Delivering her remarks, Dr. Mar Gadio, said every year thousands of men, women and children become victim to human trafficking. Human trafficking, often also referred to as modern day slavery, violates the rights of millions of people across the globe and has far reaching consequences for the human security and state security. She also highlighted that in the period between 2003 and 2016, 225,000 trafficking victims were detected, and unfortunately, there are many, many more hidden victims who need our help.

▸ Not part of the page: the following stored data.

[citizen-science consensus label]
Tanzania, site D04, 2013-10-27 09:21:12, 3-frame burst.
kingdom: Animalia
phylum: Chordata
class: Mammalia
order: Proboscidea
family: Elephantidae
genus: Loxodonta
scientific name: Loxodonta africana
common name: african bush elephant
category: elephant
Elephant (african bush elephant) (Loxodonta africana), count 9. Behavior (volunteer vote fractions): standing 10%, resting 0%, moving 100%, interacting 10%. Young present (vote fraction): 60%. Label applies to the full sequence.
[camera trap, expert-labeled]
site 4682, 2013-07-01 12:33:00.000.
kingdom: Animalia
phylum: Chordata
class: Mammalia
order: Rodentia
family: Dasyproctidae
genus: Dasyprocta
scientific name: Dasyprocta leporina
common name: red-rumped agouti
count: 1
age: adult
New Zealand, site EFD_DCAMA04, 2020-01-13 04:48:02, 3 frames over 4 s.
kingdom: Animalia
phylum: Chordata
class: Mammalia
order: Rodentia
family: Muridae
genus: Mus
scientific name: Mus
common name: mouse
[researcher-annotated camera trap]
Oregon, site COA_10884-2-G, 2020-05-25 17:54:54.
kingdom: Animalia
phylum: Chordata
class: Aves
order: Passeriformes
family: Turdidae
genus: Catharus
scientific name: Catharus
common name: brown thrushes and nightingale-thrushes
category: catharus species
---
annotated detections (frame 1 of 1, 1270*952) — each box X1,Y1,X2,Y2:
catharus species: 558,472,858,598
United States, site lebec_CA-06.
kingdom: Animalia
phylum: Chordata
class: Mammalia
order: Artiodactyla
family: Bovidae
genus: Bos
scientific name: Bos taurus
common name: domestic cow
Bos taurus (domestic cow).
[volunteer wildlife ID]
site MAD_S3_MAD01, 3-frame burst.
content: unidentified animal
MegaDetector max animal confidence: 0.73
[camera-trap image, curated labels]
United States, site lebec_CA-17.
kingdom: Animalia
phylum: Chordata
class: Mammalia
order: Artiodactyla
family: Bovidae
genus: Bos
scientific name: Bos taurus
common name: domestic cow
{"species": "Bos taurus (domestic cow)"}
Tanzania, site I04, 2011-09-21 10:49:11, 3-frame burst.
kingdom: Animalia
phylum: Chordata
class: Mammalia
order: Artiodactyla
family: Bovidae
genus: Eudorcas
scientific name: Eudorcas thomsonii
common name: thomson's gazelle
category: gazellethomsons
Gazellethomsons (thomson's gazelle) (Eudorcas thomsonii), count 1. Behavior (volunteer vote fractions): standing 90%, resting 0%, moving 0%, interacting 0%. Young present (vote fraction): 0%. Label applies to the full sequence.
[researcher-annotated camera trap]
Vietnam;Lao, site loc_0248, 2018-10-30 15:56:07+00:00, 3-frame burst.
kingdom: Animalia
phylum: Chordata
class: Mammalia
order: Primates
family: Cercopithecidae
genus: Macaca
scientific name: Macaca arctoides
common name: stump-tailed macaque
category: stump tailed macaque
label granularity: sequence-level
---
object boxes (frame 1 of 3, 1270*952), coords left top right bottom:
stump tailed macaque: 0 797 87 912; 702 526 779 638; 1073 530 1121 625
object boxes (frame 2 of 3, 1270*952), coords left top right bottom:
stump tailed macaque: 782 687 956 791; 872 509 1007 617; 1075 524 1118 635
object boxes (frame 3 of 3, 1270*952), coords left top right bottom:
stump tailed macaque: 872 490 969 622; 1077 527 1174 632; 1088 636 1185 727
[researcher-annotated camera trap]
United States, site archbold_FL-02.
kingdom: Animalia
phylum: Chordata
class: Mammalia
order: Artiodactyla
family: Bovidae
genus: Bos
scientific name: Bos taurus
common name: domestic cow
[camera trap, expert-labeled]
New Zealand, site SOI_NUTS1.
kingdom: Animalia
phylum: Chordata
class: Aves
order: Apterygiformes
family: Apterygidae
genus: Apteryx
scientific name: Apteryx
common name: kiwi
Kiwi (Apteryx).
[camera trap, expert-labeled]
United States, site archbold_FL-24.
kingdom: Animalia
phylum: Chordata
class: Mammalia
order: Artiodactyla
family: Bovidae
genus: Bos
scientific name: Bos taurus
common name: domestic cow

She highlighted that Zambia has not been spared from the scourge of human trafficking and
the country continues to be designated as a source, transit and destination country for trafficking in persons. The 2019 United States Department of State Global Trafficking in Persons Report highlights that most trafficking in Zambia occurs within the country’s borders (internal human trafficking) and involves women, men and children from rural areas becoming exploited in cities in domestic servitude or forced labour in agriculture, textile production, mining, construction, small businesses and forced begging, among others.
In addition, as we continue to reflect on the theme for this year’s World Day against Trafficking in Persons, we must take the opportunity to partner with the government to ensure that we protect victims and their rights and hold perpetrators accountable.
Alfred Haamunjo, District Commissioner for Chirundu, who represented the Minister of Home Affairs Stephen Kampyongo, MP, said in his remarks said that Zambia was now among the countries considered as low risk areas for trafficking. However, there was need for consented effort from government and its partners. He also highlighted that if left unchecked has the potential to threaten public safety and national security hence the need to curb the scourge.
He thanked the various stakeholders for the technical and financial support rendered for the implementation of various state programs aimed at combating the illegal vice.
During the community outreach events, the public were educated on the dangers of human trafficking, how they could potentially avoid it from taking place and what courses of actions one can take to report such illegal actives in their communities.